Administration of oxygen and nutritional supplements when necessary can improve respiratory muscle strength. Relaxation techniques may also reduce the perception of ventilatory effort and dyspnea. Breathing exercises and breathing techniques, such as pursed lips breathing and relaxation, improve functional status.
Keeping air passages reasonably clear of secretions is difficult for patients with advanced COPD. Some commonly used methods for mobilizing and removing secretions are the following:
- Postural bronchial drainage helps to remove secretions from the airways. The patient lies in prescribed positions that allow gravity to drain different parts of the lung. This is usually done after inhaling an aerosol. In the basic position, the patient lies on a bed with his chest and head over the side and his forearms resting on the floor
- Chest percussion or lightly clapping the chest and back, may help dislodge tenacious or copious secretions
- Controlled coughing techniques are taught to help the patient bring up secretions
- Bland aerosols, often made from solutions of salt or bicarbonate of soda, are inhaled. These aerosols thin and loosen secretions. Treatments usually last 10 to 15 minutes and are taken three or four times a day. Bronchodilators are sometimes added to the aerosols
Home oxygen therapy can improve survival in patients with advanced COPD who have hypoxemia, low blood oxygen levels. This treatment can improve a patient’s exercise tolerance and ability to perform on psychological tests which reflect different aspects of brain function and muscle coordination. Increasing the concentration of oxygen in blood also improves the function of the heart and prevents the development of cor pulmonale (a serious heart condition).

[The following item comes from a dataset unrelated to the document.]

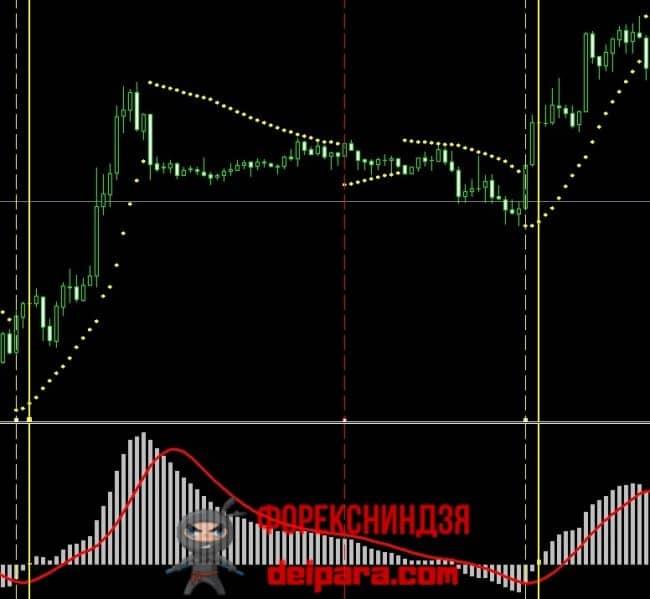 Рисунок 1. Два подтвержденных сигнала на покупку по ТС Параболик плюс МАКД.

Oxygen can also lessen sleeplessness, irritability, headaches, and the overproduction of red blood cells. Continuous oxygen therapy is recommended for patients with low oxygen levels at rest, during exercise, or while sleeping. Many oxygen sources are available for home use; these include tanks of compressed gaseous oxygen or liquid oxygen and devices that concentrate oxygen from room air.
Although there is no cure for COPD, the disease can be prevented in many cases. And, in almost all cases the disabling symptoms can be reduced. Because cigarette smoking is the most important cause of COPD, not smoking almost always prevents COPD from developing, and quitting smoking slows the disease process.
If the patient and medical team develop and adhere to a program of complete respiratory care, disability can be minimized, acute episodes prevented, and hospitalizations reduced.
More than 13.5 million Americans are thought to have COPD. It is the fifth leading cause of death in the United States. Between 1980 and 1990, the total death rate from COPD increased by 22 percent. In 1990, it was estimated that there were 84,000 deaths due to COPD, approximately 34 per 100,000 people. Although COPD is still much more common in men than women, the greatest increase in the COPD death rate between 1979 and 1989 occurred in females, particularly in black females (117.6 percent for black females vs. 93 percent for white females). These increases reflect the increased number of women who smoke cigarettes.